We’ve even got a very special recipe for a dessert accompaniment that takes the cake when it comes to enhancing your plant-based desserts — Plant-Based Caramel Sauce! But what can you do with a plant-based caramel sauce? Well, maybe the better question is… what can’t you do?
How about:
- Drizzle it over vegan ice cream
- Top your weekend pancakes or waffles
- Layer it in your baked desserts
- Create a delicious dip for fruit
- Mix it into your morning coffee or hot chocolate on a cold day
- Use it as a garnish for cakes or cupcakes
- …the possibilities are as endless and creative as your imagination.

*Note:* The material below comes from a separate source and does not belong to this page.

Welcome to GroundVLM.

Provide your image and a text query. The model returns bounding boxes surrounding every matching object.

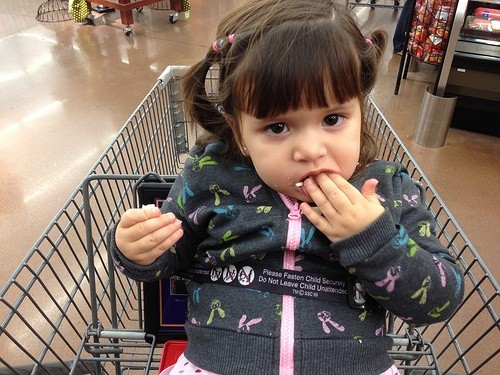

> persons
[106,0,465,375]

This recipe for Plant-Based Caramel Sauce comes to us from Escoffier Certified Master Pastry Chef, Frank Vollkommer.
Plant-Based Vanilla, Oat Milk Chocolate Caramel Sauce
Yield: 440g
Ingredients
100g Glucose syrup
100g Patisserie fondant
20g Vegan butter
20g TCHO Oat My Gawd 46% Oat Milk Chocolate
100g Oat milk
100g Raw sugar
1.5g Baking soda
1g Salt
Instructions
- Combine the oat milk, vegan butter, raw sugar, vanilla, baking soda, and salt, and bring to a boil to fully dissolve the sugar. Strain the mixture and reserve hot.
- Bring the fondant and glucose to a medium caramel color in a heavy saucepan.
- Deglaze the caramel with the hot liquid being careful not to add it too quickly.
- Bring the caramel mixture to a boil to a final temperature of 225F/112C.
- Allow to cool to room temperature prior to use.
*Pro Tip- adjustments to thin the consistency may be done with hot oat milk as needed. The correct consistency should stay in place when piped onto the cookies.